Hamelin in a Beast of an Evening—with Laughs

United StatesUnited States  Bach, Busoni, Debussy, Hamelin, Rachmaninoff: Marc-André Hamelin (piano), 92nd Street Y, New York City, 30.1.2013

Bach: Organ Fantasia and Fugue in G minor, BWV 542 (arr. Theodor Szántó)
Busoni: Sonatina seconda
Debussy: Images, Book I: “Reflets dans l’eau,” “Hommage à Rameau,” “Mouvement”; L’Isle Joyeuse
Hamelin: Variations on a Theme by Paganini (New York premiere)
Rachmaninoff: Prelude in G major, Op. 32, No. 5; Prelude in G-sharp minor, Op. 32, No. 12; Sonata No. 2, Op. 36

Mozart: Sonata No. 16 in C Major, K. 545, “Allegro”
Chopin: Waltz in D-flat Major, Op. 64, No. 1, “Minute Waltz” (arr. Hamelin)

Introducing the first of his two encores after this astounding recital at the 92nd Street Y, Marc-André Hamelin said gently, “There’s a very simple reason I play this so much—because I love it.” What came next was the first movement of Mozart’s Sonata No. 16, a model of simplicity and restraint—the pianist showing no signs of fatigue after Rachmaninoff’s beefy Second Sonata that closed the program.
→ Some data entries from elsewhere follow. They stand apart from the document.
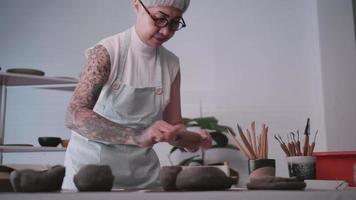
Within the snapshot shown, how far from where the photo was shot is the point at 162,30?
119 cm

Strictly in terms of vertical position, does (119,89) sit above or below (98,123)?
above

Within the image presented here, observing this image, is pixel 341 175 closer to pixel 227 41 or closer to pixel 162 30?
pixel 162 30

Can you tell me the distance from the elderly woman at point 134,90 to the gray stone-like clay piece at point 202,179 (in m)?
0.37

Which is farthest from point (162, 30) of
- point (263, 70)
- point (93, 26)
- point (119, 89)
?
point (93, 26)

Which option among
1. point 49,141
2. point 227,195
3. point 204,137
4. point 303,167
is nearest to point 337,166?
point 303,167

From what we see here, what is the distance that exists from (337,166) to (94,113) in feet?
2.18

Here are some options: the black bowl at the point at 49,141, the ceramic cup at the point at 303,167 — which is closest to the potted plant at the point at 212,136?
the black bowl at the point at 49,141

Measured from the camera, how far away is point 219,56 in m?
2.39

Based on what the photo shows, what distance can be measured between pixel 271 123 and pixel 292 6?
691 millimetres

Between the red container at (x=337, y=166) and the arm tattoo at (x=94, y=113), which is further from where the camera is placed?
the red container at (x=337, y=166)

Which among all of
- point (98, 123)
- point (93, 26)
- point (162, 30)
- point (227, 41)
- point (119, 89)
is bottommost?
point (98, 123)

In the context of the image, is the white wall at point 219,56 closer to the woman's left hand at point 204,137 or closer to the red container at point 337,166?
the red container at point 337,166

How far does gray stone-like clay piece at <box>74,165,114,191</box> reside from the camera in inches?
25.6

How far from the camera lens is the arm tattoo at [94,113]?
3.13ft
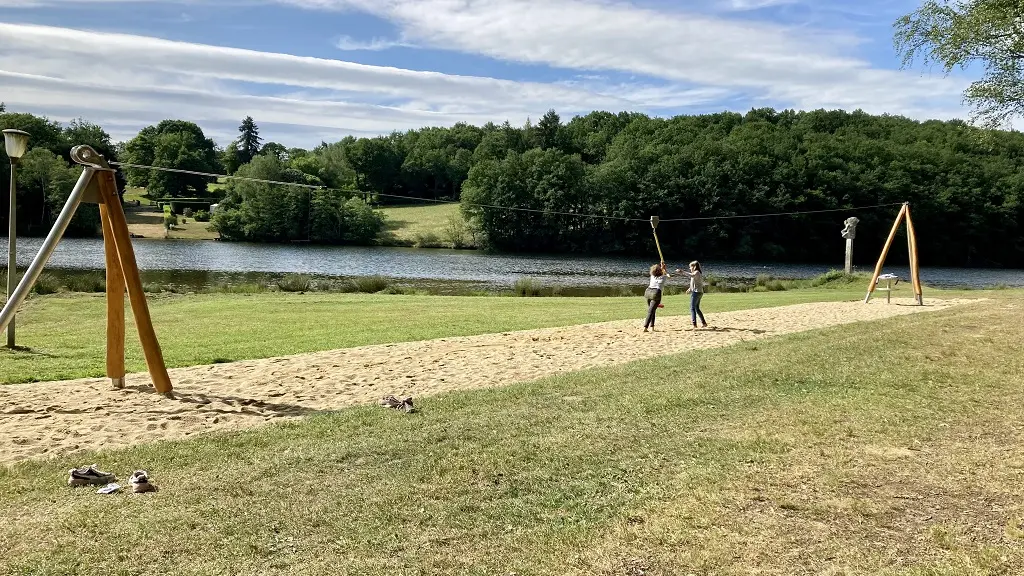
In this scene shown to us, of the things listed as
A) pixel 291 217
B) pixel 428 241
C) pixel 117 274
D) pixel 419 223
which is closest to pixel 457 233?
pixel 428 241

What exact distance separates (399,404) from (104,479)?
3275 millimetres

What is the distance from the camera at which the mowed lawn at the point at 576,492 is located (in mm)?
4344

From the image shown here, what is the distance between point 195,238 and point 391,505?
7674cm

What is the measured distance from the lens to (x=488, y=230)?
77.5 m

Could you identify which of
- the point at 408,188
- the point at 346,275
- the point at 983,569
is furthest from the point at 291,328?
the point at 408,188

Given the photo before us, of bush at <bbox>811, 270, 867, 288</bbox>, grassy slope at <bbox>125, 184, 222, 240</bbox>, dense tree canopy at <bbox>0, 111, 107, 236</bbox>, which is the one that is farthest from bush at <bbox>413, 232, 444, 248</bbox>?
bush at <bbox>811, 270, 867, 288</bbox>

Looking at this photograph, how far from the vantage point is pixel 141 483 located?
5621mm

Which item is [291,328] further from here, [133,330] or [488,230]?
[488,230]

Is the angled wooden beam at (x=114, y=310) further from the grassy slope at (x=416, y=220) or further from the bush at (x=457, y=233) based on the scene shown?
the grassy slope at (x=416, y=220)

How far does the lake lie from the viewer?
4391cm

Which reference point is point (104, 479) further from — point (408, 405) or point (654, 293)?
point (654, 293)

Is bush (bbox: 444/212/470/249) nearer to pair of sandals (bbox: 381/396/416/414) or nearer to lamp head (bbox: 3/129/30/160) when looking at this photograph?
lamp head (bbox: 3/129/30/160)

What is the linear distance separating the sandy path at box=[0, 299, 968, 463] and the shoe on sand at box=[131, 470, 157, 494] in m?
1.41

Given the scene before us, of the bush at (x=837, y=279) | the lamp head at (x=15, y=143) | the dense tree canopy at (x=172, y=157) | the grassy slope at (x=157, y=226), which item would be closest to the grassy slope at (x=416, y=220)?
the grassy slope at (x=157, y=226)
That Hamelin offered any encores at all after this astonishing pianistic display was generous on its own. The second one, his own take on Chopin’s evergreen “Minute Waltz,” I first heard in 2012 at his summer recital for the International Keyboard Institute and Festival. Of the waltz’s “A-B-A” structure, Hamelin plays the first “A-B” normally (or as “normally” as a musician of his caliber does it) but when the “A” returns, he adds an extra note to each existing one, to uproarious effect. (Inquiring minds would like to know if he is playing two keys with one finger, or using a different finger for each note. In any case, it must be a stunt that can’t be maintained for very long—and ideal here.)

The program proper opened with Theodor Szántó’s arrangement of Bach’s Organ Fantasia and Fugue in G minor, during which I had the oddest sensation of hearing Stokowski and an entire room of musicians being conjured up from under the piano lid. Bach’s density was complemented by Hamelin’s clarity. Busoni’s Sonatina seconda (which program annotator Luke Howard describes as “an impressionistic keyboard piece based on viscous black oil rather than sparkling water”) is mysterious, diabolical and smoky, and—like many of this pianist’s choices—very difficult.

In a small masterstroke, Hamelin paused just enough after the Busoni to subtly discourage applause, and began Debussy’s Images—one of the nicest transitions between the obscure and the not-so that I’ve heard in months. In “Reflets dans l’eau,” Hamelin’s hands were fluttering effortlessly, as bewitching as a dream. “Hommage à Rameau” returned with a crystalline rush, yet maintaining an epic quality. And “Mouvement,” with its rapid repeated figures, seemed mercurial, delicate—and virtually impossible to play.

Anyone who has heard any of Hamelin’s etudes—written to please himself, which means that very few others will be able to tackle them—knows he has a sneaky sense of humor. That trait propelled his Variations on a Theme by Paganini into the evening’s most jaw-dropping offering. Imagine Paganini’s familiar melody given a Pictures at an Exhibition quality, with each reiteration given an episode of delirious difficulty. My favorite of many, including dead-on homages to Bach and Beethoven, was about sixty seconds long, in which brief clips of “The Piano’s Greatest Hits” appear and vanish—a sort of sophisticated version of “I can name this tune in XX number of notes.” One wanted to laugh constantly, but doing so would have meant missing much of Hamelin’s dazzlement.

Two Rachmaninoff Preludes from Op. 32—in G major and G-sharp minor—made a daunting introduction to the finale, his Second Sonata. With a skillfully judged sense of when to surge forward and when to pull back, the piece had its share of ruminative moments, until the final “Allegro molto” brought out the remaining box with the evening’s unused fireworks.